#### [Set problem]
Please gather every row below that contains the word "belt" and copy each of those rows in full.

#### [Supplied data]
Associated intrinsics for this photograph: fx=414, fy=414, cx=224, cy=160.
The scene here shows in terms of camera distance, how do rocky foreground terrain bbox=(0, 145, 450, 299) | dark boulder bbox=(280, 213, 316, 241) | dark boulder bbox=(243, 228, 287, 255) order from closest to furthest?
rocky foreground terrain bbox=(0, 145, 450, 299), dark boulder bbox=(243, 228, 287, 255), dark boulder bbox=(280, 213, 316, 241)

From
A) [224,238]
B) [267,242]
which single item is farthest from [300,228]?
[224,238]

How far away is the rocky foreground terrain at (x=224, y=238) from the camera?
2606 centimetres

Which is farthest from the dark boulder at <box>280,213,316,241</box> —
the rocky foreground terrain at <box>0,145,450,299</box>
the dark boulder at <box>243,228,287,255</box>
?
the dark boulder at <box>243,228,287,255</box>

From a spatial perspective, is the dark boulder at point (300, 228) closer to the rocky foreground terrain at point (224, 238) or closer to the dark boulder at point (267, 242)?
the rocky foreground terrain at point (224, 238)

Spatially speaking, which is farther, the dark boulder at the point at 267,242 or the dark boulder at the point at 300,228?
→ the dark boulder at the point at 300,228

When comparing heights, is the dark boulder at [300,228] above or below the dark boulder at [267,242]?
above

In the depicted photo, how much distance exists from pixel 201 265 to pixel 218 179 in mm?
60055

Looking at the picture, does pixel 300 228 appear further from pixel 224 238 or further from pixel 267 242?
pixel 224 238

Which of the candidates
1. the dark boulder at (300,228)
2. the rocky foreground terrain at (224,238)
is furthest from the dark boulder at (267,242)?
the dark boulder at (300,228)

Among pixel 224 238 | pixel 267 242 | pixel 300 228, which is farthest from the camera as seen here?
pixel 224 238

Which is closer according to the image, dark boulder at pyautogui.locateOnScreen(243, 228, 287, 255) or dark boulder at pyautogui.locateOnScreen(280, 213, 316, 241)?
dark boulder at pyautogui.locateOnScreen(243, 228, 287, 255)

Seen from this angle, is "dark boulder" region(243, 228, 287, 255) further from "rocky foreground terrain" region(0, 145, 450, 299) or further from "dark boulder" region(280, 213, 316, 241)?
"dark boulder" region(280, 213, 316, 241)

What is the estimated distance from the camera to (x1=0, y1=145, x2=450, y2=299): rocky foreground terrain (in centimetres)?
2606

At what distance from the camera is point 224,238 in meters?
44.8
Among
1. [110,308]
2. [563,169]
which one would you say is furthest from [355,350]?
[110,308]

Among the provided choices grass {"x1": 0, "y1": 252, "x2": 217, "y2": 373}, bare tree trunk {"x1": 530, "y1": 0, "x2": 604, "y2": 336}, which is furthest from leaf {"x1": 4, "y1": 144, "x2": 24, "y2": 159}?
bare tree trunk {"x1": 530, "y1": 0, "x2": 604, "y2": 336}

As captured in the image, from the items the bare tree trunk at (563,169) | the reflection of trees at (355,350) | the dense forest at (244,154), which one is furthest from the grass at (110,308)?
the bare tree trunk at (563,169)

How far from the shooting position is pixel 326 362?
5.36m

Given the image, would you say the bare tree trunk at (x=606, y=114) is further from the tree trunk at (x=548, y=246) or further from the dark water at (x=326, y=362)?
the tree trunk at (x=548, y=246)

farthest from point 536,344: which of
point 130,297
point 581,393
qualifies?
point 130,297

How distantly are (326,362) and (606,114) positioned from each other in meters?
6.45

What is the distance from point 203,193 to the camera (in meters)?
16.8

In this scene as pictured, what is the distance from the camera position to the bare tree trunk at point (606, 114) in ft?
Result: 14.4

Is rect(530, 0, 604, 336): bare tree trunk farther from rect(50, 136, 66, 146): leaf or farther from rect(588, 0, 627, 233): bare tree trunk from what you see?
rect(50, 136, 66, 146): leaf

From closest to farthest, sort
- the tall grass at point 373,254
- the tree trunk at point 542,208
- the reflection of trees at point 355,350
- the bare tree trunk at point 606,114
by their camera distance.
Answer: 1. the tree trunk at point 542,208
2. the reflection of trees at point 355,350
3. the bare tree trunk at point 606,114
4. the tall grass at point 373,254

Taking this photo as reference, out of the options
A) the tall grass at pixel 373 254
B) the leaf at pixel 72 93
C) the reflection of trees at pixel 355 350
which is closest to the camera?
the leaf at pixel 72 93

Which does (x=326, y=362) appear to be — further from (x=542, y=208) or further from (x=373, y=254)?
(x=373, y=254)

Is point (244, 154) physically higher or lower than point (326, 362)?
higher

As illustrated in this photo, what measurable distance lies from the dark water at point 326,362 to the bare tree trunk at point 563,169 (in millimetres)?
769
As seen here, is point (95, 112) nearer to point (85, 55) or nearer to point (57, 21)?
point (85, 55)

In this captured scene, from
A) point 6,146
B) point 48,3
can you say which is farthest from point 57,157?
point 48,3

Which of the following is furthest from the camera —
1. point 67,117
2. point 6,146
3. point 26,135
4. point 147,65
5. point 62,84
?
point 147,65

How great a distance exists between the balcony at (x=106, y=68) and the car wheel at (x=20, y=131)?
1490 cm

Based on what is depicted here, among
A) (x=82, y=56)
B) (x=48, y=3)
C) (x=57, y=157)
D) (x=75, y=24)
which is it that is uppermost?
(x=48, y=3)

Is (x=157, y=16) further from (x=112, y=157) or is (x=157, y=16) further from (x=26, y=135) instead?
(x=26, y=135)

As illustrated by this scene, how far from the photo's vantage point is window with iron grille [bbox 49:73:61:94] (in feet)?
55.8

* * *

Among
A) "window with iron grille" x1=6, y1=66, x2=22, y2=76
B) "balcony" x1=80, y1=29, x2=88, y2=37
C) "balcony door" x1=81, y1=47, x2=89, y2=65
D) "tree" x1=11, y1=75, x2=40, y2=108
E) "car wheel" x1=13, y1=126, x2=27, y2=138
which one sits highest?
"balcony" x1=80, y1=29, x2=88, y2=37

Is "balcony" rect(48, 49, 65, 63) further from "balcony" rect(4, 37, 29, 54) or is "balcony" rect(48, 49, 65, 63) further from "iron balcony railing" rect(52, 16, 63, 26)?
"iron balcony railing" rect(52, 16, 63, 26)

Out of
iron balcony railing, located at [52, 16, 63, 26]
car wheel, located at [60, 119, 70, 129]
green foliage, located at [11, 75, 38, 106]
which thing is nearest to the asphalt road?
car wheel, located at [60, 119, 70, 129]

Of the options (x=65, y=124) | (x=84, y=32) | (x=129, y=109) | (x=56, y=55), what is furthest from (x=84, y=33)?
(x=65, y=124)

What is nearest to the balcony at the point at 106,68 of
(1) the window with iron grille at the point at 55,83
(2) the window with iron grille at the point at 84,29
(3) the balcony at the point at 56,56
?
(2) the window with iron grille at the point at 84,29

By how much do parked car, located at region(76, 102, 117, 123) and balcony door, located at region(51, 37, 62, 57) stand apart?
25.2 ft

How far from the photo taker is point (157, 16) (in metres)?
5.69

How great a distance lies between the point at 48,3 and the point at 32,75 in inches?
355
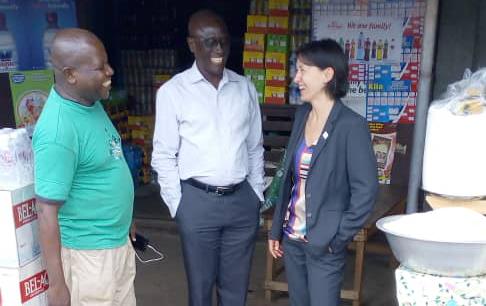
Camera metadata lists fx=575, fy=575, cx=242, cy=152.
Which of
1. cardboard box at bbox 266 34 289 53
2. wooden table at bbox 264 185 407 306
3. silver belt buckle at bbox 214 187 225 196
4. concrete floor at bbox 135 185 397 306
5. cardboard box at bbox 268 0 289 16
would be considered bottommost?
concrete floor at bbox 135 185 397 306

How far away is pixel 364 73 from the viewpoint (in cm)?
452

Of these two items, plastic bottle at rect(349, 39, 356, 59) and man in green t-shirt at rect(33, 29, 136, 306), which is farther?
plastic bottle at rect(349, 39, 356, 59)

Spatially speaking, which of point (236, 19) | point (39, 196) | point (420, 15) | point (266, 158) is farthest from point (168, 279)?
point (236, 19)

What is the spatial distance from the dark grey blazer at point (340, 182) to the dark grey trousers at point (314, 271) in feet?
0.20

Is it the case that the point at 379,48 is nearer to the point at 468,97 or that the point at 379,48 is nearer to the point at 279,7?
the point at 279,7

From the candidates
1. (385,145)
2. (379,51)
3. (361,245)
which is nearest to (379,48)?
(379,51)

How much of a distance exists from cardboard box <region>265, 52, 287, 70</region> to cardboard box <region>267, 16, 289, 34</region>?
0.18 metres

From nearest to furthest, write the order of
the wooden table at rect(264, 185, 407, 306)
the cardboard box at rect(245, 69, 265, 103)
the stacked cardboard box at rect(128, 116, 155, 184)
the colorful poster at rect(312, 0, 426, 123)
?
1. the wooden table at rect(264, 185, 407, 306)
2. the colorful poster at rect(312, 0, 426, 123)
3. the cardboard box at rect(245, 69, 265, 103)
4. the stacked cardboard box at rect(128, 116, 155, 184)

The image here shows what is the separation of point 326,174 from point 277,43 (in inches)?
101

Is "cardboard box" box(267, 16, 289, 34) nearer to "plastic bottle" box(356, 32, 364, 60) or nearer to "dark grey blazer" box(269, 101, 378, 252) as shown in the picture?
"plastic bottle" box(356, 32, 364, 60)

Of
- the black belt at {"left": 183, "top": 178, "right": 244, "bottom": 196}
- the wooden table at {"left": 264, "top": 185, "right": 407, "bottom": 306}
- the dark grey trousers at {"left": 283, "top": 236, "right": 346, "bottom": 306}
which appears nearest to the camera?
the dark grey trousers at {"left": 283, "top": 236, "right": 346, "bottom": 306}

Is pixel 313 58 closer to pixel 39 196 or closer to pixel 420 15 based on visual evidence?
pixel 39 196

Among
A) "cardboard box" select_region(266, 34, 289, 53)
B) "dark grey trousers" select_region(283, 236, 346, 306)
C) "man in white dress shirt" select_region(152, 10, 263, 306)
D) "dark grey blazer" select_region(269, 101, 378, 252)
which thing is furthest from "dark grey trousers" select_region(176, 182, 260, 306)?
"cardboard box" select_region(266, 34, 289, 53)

==

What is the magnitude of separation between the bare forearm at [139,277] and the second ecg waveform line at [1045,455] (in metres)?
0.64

#### [Full output]
3. silver belt buckle at bbox 214 187 225 196
- the black belt at {"left": 183, "top": 178, "right": 244, "bottom": 196}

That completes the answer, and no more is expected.